Why does Socrates give three proofs in a row that the just life is happier, and what does each of them assume that the others do not?

Critical

The claim that the philosopher is the only qualified judge of pleasure is convenient for Socrates' conclusion. Does it beg the question, or does the experience argument do real work?

Syntopical

Mill in chapter 2 revives Plato's move: the competent judge, he says, ranks intellectual pleasures above bodily ones because he alone has tasted both. Is Mill's judge the same figure as Plato's philosopher, and does Mill inherit the problems of the argument along with its conclusion?

Movement iv

Poetry and the Soul's Fate

Book X

595a–621d · 30 pages

Before you read

Book X feels like two appendices, and in a way it is. The first is a return to the quarrel with the poets that began in Book III, now much harsher: Homer and the tragedians are ranked third from the truth, imitations of imitations, and imitative poetry is banished. Socrates leaves a door open as he does it, inviting anyone who loves poetry to make the case for its return. The second appendix is the myth of Er, a report from the other world about what the souls do between lives. Watch what Plato is doing by following the banishment of the poets with a story of his own. The myth is not an accident, and it is not a concession.

Read the passage

Interpretive

Why does Plato end a dialogue against imitative poetry with a long myth he invents?
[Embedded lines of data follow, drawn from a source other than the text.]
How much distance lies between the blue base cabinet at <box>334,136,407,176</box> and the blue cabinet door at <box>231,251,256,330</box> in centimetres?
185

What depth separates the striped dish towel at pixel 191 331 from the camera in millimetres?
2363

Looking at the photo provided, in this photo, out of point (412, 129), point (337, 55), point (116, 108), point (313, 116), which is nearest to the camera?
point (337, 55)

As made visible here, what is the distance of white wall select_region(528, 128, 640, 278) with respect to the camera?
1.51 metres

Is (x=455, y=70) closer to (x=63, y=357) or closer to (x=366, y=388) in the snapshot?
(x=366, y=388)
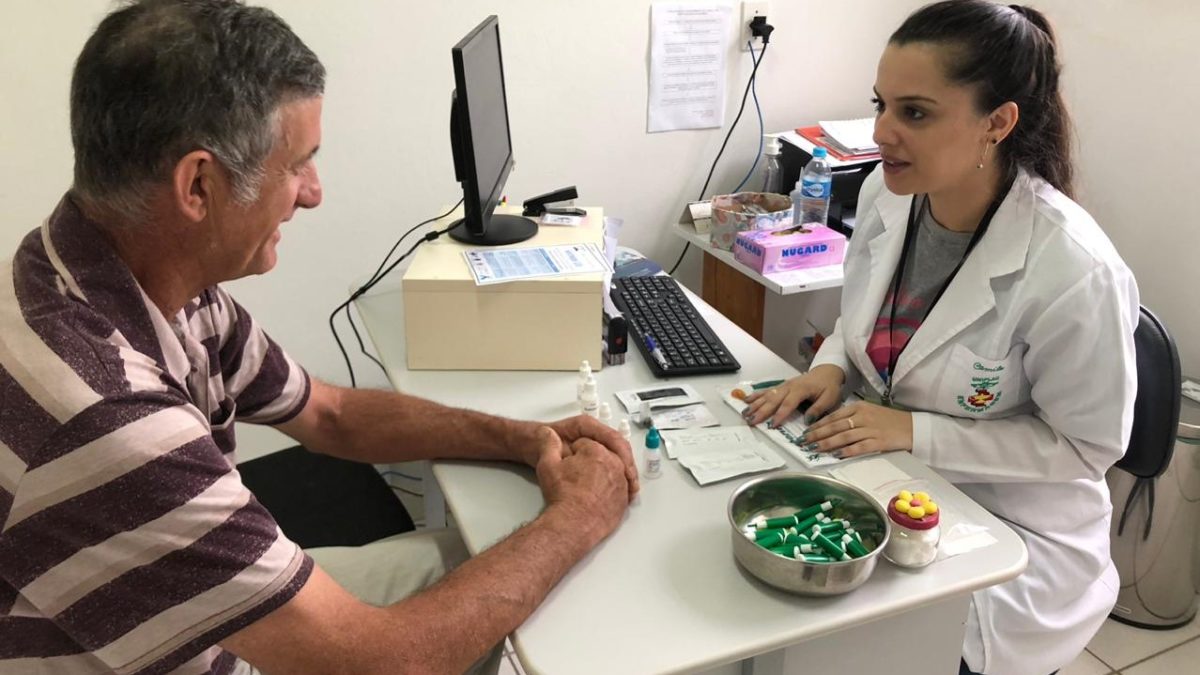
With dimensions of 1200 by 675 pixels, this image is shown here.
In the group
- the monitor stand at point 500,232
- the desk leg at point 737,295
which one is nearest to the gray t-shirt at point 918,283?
the monitor stand at point 500,232

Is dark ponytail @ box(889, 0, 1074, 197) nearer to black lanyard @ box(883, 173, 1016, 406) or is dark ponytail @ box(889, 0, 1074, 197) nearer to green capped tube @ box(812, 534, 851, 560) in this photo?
black lanyard @ box(883, 173, 1016, 406)

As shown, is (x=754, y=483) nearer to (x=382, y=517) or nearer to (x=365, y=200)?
(x=382, y=517)

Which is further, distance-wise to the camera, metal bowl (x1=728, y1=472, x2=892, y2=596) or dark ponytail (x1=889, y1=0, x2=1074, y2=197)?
dark ponytail (x1=889, y1=0, x2=1074, y2=197)

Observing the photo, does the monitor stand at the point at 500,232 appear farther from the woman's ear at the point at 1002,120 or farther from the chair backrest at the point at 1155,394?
the chair backrest at the point at 1155,394

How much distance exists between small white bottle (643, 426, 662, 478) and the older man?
209mm

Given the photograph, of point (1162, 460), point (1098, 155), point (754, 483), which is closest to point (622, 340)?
point (754, 483)

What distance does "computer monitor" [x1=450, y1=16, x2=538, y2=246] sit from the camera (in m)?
1.50

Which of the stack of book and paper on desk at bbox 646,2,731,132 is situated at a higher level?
paper on desk at bbox 646,2,731,132

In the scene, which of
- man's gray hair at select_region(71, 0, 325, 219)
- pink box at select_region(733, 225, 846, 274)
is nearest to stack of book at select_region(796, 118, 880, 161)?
pink box at select_region(733, 225, 846, 274)

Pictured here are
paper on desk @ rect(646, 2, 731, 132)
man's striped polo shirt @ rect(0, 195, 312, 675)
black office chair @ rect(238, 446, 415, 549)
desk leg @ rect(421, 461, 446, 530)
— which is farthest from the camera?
paper on desk @ rect(646, 2, 731, 132)

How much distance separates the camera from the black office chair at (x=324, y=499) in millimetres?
1607

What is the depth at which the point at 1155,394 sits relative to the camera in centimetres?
138

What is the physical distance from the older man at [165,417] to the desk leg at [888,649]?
0.93 ft

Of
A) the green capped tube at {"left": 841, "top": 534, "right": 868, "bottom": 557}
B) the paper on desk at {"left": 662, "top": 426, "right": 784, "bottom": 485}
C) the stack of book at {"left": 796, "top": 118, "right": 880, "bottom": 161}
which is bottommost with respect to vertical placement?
the paper on desk at {"left": 662, "top": 426, "right": 784, "bottom": 485}
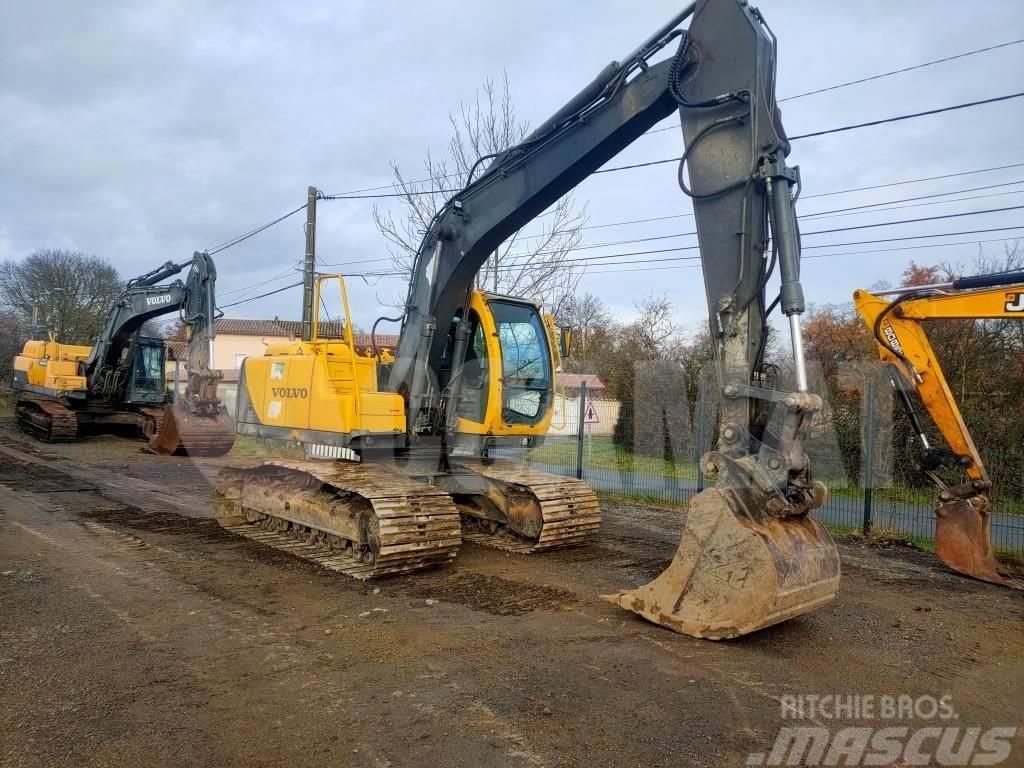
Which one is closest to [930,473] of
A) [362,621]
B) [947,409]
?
[947,409]

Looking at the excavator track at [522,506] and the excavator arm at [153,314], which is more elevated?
the excavator arm at [153,314]

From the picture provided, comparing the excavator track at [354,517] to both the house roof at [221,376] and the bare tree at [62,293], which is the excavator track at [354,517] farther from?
the bare tree at [62,293]

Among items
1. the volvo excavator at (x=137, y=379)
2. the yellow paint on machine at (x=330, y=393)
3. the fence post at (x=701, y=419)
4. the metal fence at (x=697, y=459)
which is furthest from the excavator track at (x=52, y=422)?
the fence post at (x=701, y=419)

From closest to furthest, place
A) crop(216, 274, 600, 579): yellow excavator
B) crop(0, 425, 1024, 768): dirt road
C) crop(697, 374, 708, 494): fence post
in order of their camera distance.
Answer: crop(0, 425, 1024, 768): dirt road, crop(216, 274, 600, 579): yellow excavator, crop(697, 374, 708, 494): fence post

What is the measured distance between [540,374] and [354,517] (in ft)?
7.91

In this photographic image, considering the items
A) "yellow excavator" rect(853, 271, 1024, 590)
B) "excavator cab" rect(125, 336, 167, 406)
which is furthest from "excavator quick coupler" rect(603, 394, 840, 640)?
"excavator cab" rect(125, 336, 167, 406)

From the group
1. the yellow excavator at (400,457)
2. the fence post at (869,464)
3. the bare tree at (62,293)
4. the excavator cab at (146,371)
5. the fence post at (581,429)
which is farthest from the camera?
the bare tree at (62,293)

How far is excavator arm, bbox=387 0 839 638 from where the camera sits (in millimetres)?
4156

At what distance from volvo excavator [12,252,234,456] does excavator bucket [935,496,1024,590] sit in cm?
1372

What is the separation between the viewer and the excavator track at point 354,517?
5957mm

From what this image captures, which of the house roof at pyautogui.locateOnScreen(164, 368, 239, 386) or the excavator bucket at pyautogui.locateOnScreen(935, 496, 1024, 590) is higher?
the house roof at pyautogui.locateOnScreen(164, 368, 239, 386)

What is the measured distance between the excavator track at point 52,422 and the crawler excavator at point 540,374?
12.2m

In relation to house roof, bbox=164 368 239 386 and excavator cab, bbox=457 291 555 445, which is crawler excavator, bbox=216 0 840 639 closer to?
excavator cab, bbox=457 291 555 445

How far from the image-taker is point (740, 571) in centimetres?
413
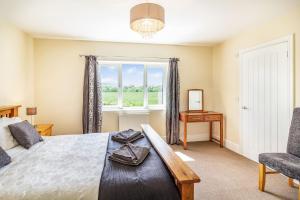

What is the difference, for him, between the myth of Er and a tragedy?

Critical

The argument that poetry is third from the truth depends on a specific theory of what a bed is. If you reject the Forms, does any of the case against the poets survive?

Syntopical

Aristotle answers Plato's banishment in the by arguing that tragedy, through pity and fear, purges the passions rather than feeding them. Does Aristotle disagree with Plato about what imitation does, or about what the soul needs?